Как и все ирбисы, Арвай Сансар не просто прекрасно ориентировался на местности, но и всегда в любом месте, в любой ситуации, в любое время дня и ночи инстинктивно четко чувствовал, в какой стороне находится его родной клан. Ночной холодный воздух, запах гниющих листьев, звуки и шорохи ночного леса, ощущение напряжения в каждой работающей мышце его тела, отсутствие рядом других зверолюдей — всё это давало Арваю ощущение беспредельной, упоительной свободы. Ему казалось, что он летит и летит не куда-нибудь, а домой, наконец-то. На какое-то время Арвай просто отключил мозг и наслаждался. Но долго пребывать в таком состоянии он не мог. По натуре своей Арвай Сансар был человеком очень много думающим. Это было и его преимуществом, так как всё время интенсивно работающий мозг легко находил выход из любых ситуаций, и его проклятием, так как думать он не переставал даже тогда, когда хотел не думать. Поэтому Арвай очень любил спать, ему как правило снились хорошие и приятные сны, и в них не надо было думать ни о чем. Как будто кто-то мудрый и знающий управлял сверху каждым его поступком во сне, и при этом Арвай был совершенно точно уверен, что всегда поступает правильно. Это давало ему ощущение спокойствия и защищенности. И Арвай тут же представил, как вернувшись домой, после того как он расскажет об их приключениях и ответит на все вопросы, он уляжется в своей родной пещере и будет спать долго и безмятежно, потому что больше не надо будет никуда бежать и никого спасать.
Несмотря на продолжительный дневной сон, Арвай чувствовал себя уставшим и как будто даже немного старым. В его понимании только люди в возрасте могли волноваться столько, сколько он это делал в последнее время. Арвай волновался и за своих родителей перед лицом волчьей угрозы, и за безопасность своего клана, и за Эру, когда она была на грани смерти, и даже за эту чертову Еву он волновался!

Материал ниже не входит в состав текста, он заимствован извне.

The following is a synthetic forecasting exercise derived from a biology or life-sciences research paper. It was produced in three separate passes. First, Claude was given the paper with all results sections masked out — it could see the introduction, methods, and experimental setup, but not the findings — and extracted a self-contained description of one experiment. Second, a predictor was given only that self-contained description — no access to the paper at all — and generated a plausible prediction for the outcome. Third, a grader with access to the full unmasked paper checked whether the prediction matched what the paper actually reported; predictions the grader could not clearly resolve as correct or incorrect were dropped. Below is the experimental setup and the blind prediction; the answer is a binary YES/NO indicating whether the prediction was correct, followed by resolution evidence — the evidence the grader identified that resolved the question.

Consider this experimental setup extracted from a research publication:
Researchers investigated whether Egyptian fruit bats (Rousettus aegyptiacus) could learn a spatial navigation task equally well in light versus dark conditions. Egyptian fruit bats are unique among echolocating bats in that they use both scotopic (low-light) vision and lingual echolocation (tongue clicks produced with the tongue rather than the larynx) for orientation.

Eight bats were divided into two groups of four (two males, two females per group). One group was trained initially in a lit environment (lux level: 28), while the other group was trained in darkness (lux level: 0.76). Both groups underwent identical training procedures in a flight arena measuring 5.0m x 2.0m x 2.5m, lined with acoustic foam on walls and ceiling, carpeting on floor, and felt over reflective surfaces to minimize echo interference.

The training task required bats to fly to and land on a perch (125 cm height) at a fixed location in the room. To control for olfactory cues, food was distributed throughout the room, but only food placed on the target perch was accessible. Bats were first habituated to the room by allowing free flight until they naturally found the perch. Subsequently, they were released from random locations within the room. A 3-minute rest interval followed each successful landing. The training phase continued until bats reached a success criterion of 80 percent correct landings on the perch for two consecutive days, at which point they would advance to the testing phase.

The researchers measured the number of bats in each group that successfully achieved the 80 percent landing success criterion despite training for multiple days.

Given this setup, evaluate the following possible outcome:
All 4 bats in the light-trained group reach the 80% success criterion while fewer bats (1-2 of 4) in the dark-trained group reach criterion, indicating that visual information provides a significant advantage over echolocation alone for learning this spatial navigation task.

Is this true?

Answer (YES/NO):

Хоть она, конечно, и понаделала уже делов, но всё равно каким-то непостижимым образом умудрилась стать для Арвая очень близким человеком. И теперь он за Еву волновался — волновался, потому что довольно четко представлял какая безрадостная судьба её ждет. При этом ещё совсем недавно Арвай и представить себе не мог, что будет беспокоиться о ком-то кроме себя. И если бы ему сказали это, то не поверил бы. Арвай Сансар был человеком, который всегда, с самого детства, искренне, преданно и безраздельно любил только самого себя. Иногда он чувствовал в душе какую-то теплую волну в отношении родных, но последние годы это случалось всё реже. Родителей он может быть когда-то и любил, но это явно закончилось ещё в детстве. Теперь он воспринимал их как необходимость, как ношу, с которой ему суждено жить ещё очень долго. Он не желал им зла, но и любви уже не чувствовал. До недавнего времени они были источником его беззаботной и расслабленной жизни. Это Арвай ценил и хотел бы, чтобы так было всегда. Но в тот момент, когда отец отправил его в разведку, Арвая посетила мысль: «Зачем вообще мне теперь нужны родители?» Брата и сестер он не то чтобы ненавидел, но его искренне раздражал сам факт их существования — существования ирбисов, которые были лучше его и с которыми его не переставали сравнивать. Он с одной стороны понимал, что думать так о своей семье плохо, но с другой стороны думать иначе он не мог — это было бы лицемерием перед самим собой, а значит вообще полным бредом.